The Verus Team

What makes you wealthy?

Written by: George Shirley.  Any opinions are those of George Shirley and not necessarily those of RJFS or Raymond James.

During a meeting with a client a number of years ago, I was discussing the impact of possible rising interest rates on his portfolio and what allocation would likely hold its value better.  After delivering my thoroughly reasoned recommendation, he sighed and said he really wasn’t all that interested in the numbers and said that he was inclined to take whatever advice I would propose on his investments.  He then told me that he had been on a recent trip and on the way home on the airplane, he felt extremely fortunate for the education he had received, the people he had known and the places he had been.   There was a contentedness in his voice that I don’t always hear in the meetings that I have.  This was someone who was not at all wealthy in the traditional sense of net worth.  And my firm had been passing accounts of this level to a call center “to better serve his financial needs.”      But this was a person that I genuinely enjoyed working with (the most important determination in whether to do business with someone in my opinion).   The ease with which he approached his spending choices would rival anyone and it got me thinking, what makes you wealthy?    

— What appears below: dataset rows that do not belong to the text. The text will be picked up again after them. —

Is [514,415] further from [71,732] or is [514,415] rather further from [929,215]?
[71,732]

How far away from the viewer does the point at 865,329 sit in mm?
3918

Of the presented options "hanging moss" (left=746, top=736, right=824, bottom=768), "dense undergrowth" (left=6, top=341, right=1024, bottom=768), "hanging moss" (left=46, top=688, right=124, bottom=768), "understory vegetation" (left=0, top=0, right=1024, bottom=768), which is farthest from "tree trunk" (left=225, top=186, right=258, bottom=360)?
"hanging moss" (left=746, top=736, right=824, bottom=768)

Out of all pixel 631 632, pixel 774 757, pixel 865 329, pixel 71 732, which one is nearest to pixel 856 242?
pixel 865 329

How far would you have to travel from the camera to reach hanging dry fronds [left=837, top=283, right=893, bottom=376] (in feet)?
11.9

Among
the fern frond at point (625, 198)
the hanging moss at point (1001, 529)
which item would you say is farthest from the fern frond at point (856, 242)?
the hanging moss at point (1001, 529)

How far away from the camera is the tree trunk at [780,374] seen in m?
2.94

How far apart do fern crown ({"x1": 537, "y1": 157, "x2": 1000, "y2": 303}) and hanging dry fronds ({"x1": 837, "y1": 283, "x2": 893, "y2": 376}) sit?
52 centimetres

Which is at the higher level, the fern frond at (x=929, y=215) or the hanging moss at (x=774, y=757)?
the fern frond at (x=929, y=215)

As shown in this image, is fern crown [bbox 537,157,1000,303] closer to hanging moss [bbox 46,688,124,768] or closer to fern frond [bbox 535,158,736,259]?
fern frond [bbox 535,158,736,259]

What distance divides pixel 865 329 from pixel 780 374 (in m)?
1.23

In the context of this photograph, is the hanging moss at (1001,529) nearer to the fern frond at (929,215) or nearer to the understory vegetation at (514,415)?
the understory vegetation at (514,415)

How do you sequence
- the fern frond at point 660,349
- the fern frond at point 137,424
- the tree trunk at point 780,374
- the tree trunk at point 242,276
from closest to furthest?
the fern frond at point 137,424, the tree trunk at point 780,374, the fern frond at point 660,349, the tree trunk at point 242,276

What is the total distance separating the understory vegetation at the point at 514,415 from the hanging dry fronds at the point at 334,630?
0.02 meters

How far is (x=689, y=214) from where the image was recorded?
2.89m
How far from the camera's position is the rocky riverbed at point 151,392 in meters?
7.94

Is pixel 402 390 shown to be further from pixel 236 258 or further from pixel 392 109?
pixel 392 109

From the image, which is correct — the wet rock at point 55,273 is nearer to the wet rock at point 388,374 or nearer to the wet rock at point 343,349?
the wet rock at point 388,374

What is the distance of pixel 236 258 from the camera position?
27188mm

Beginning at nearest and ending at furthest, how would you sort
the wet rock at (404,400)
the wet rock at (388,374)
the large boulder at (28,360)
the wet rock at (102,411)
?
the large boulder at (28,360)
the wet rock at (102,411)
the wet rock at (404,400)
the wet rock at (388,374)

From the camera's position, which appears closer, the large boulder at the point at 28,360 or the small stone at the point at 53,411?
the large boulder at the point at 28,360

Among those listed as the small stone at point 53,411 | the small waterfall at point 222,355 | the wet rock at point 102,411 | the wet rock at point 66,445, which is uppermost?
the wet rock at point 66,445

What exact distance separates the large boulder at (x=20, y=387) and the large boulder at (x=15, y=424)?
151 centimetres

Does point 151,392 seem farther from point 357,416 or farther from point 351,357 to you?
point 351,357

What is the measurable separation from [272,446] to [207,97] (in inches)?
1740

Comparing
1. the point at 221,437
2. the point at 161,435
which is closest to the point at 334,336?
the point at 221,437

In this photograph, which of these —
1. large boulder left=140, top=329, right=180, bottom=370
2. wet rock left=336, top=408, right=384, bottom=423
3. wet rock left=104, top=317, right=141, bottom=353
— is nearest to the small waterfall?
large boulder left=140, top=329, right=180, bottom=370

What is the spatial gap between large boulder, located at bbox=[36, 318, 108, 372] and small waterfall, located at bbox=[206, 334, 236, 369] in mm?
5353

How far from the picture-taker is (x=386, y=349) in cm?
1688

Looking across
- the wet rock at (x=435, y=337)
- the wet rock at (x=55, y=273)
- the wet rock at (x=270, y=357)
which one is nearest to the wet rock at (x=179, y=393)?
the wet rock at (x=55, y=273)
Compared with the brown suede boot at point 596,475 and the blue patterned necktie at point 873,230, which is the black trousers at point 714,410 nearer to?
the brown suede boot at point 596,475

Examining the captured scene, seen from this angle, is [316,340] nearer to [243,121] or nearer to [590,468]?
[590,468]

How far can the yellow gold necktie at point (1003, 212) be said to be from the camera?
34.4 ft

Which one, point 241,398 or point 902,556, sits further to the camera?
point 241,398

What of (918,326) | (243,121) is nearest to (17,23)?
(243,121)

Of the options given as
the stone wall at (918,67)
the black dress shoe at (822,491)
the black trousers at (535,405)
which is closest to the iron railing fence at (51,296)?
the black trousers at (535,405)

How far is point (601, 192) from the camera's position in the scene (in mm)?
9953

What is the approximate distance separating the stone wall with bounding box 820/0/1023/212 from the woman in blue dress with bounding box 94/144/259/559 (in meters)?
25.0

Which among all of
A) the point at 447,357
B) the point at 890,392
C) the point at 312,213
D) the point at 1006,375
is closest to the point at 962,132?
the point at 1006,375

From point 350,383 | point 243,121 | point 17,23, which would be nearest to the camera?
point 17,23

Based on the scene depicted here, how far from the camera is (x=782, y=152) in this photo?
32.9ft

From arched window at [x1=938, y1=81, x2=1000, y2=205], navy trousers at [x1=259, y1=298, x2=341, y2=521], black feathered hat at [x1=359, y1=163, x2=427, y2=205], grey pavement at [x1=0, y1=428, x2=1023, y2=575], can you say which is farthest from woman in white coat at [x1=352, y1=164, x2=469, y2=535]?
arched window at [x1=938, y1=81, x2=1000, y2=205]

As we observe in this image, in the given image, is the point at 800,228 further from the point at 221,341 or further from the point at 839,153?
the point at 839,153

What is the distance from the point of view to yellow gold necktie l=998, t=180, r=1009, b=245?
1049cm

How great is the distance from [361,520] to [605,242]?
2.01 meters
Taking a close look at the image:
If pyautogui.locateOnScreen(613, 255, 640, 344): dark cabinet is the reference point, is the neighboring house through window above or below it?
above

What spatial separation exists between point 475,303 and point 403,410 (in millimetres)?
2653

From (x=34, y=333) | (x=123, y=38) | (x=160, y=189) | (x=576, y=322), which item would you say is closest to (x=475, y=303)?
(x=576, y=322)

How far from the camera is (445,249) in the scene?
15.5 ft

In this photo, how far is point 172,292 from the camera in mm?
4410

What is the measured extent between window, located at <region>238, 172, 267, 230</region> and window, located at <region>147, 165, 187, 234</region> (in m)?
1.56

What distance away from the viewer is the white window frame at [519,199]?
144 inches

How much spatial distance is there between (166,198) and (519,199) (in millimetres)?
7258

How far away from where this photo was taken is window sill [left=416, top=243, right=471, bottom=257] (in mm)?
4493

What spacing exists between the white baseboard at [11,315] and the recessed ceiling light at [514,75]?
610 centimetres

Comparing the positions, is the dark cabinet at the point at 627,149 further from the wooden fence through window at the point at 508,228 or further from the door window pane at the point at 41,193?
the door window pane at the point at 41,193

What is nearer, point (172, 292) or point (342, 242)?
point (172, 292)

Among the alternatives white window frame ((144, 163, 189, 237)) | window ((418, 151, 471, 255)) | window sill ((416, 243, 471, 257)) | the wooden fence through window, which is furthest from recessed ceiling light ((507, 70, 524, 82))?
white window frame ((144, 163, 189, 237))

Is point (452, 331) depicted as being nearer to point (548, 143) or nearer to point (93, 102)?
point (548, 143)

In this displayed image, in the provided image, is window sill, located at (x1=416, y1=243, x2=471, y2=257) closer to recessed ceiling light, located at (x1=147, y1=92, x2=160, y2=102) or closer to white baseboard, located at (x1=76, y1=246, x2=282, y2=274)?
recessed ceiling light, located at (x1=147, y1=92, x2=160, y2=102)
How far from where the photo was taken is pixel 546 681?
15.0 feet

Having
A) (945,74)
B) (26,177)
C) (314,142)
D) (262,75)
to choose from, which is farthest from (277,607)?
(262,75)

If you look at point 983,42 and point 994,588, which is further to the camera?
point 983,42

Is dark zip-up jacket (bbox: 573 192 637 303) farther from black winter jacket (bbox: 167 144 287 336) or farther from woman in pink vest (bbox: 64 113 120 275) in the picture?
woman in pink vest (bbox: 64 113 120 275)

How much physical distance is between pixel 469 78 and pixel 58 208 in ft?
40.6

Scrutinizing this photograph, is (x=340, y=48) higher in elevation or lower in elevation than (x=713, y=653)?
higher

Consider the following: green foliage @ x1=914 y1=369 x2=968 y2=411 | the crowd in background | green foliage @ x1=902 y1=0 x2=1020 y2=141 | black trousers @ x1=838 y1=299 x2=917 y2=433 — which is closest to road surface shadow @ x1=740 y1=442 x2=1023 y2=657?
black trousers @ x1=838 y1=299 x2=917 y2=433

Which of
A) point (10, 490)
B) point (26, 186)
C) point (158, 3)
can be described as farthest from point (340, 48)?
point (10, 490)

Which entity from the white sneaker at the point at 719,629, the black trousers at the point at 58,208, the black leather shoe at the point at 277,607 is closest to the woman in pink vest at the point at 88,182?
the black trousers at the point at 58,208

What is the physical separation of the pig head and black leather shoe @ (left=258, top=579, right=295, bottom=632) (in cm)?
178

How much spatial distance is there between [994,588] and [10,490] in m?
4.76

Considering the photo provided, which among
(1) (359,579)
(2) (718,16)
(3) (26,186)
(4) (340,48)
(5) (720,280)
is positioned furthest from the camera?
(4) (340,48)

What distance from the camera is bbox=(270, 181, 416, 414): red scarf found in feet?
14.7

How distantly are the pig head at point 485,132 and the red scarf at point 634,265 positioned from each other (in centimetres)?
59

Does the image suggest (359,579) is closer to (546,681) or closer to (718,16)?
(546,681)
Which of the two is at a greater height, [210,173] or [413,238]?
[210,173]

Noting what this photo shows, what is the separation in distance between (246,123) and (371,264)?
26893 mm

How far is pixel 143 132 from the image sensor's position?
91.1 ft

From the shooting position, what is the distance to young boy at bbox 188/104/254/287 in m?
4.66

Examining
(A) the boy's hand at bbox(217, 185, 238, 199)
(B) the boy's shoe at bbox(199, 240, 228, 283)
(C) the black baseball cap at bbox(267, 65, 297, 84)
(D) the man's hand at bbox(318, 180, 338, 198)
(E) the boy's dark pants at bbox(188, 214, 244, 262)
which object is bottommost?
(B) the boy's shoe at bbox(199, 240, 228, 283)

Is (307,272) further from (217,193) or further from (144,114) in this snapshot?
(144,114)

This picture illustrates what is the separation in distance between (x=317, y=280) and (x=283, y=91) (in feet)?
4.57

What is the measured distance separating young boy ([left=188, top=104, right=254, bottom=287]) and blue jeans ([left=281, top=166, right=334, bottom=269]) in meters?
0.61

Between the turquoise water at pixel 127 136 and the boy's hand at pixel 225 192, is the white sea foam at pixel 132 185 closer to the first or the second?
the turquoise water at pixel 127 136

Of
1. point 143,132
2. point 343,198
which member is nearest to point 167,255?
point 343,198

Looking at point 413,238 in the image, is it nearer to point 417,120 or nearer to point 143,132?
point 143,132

This was someone who lived for experiences with people, travel, and lifetime learning.   Focusing on these areas brought him far more gratification than any things or more stuff might bring him.  And he seemed completely at ease with himself and the decisions that he had made.   He was extremely thoughtful in planning out how he would spend his time.  Many people that I work with have a multiple of this gentlemen’s net worth, but not as many have the serenity that comes from aligning your spending with what you truly value.  It made me consider which people are truly wealthy, the ones with the large investment account, or the ones whose values are aligned with their finances and who spend their time accordingly.

There is certainly a base level of assets and income required to comfortably meet your living expenses, but after that how you choose to spend your money and your time need to be in synch to truly benefit from the investment portfolio.     The conversation that day has stayed with me, many years later as I seek to guide people and organizations through the complicated work of personal finance.  I concluded that being wealthy is really a state of mind, more than a number---something we should all remember when we prioritize our spending of money and spending of time.